__TASK INPUT__
· · ·

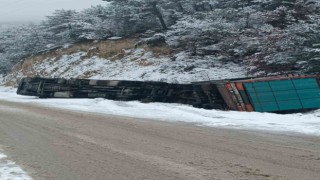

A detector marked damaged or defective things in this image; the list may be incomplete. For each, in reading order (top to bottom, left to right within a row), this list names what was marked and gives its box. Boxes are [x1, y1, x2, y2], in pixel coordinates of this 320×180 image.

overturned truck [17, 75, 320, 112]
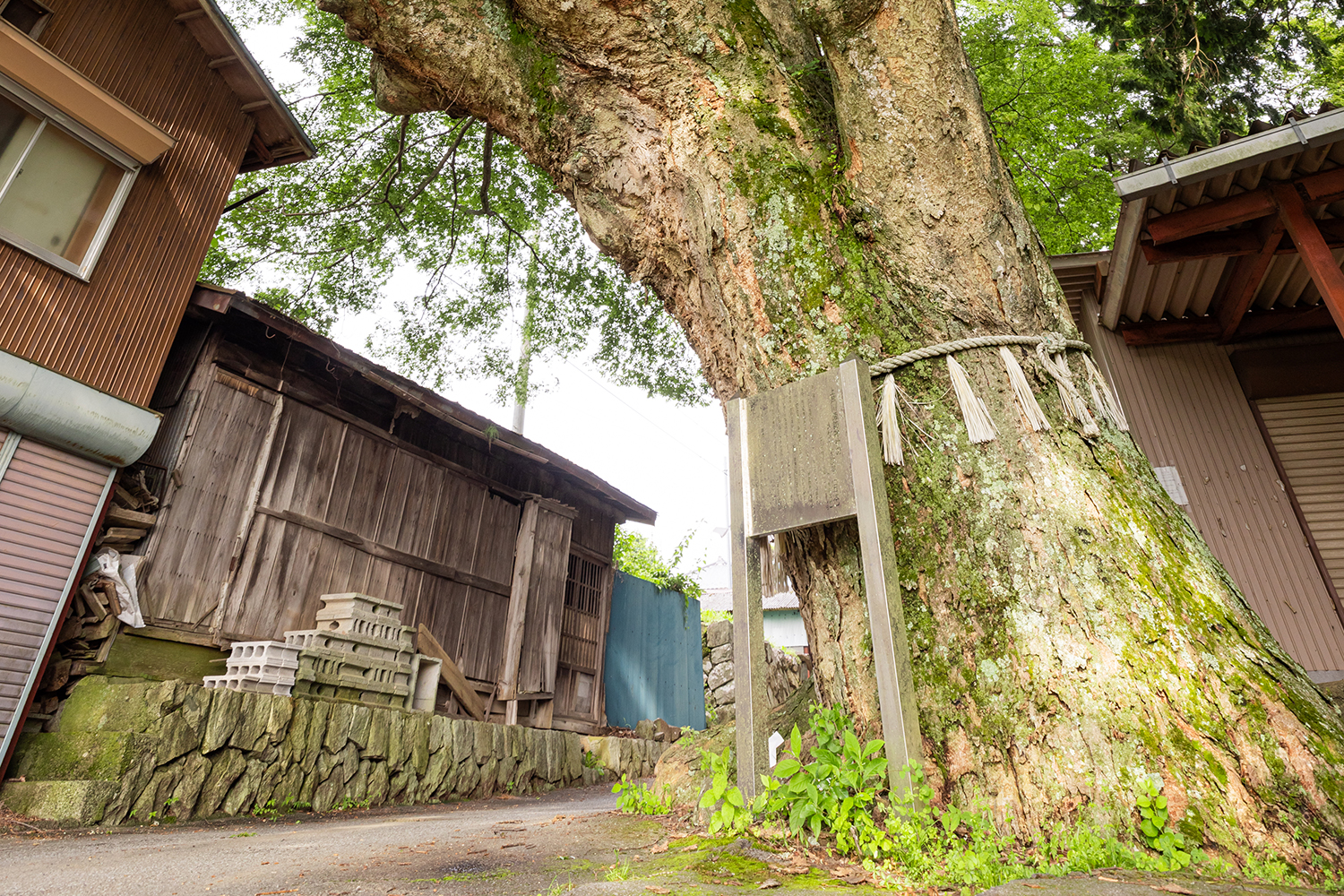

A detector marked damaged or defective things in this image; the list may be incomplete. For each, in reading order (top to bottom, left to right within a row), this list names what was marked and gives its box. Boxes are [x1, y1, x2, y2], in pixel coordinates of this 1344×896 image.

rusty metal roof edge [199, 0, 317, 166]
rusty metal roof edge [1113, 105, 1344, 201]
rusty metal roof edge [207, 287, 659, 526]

· · ·

Reproduce every line of the entries above word for word, leaving out the pictures.

__ANSWER TO THIS PROBLEM__
A detector marked damaged or defective things in this image; the list may be incomplete. For each, in reading order (top to bottom, left to right within a row), this list names what was marked and gives its box. Boxes are [x1, y1, x2, y2], in pixel coordinates of this 320×180 image.

overturned truck [17, 75, 320, 112]

A detector marked damaged or defective things in this image; the list may be incomplete. For each, in reading order (top to bottom, left to right within a row), this list names what was marked and gives its box. Boxes are [x1, y1, x2, y2], in pixel coordinates of this 1344×896 image.

rusty metal roof edge [199, 0, 317, 166]
rusty metal roof edge [1113, 105, 1344, 201]
rusty metal roof edge [207, 287, 659, 526]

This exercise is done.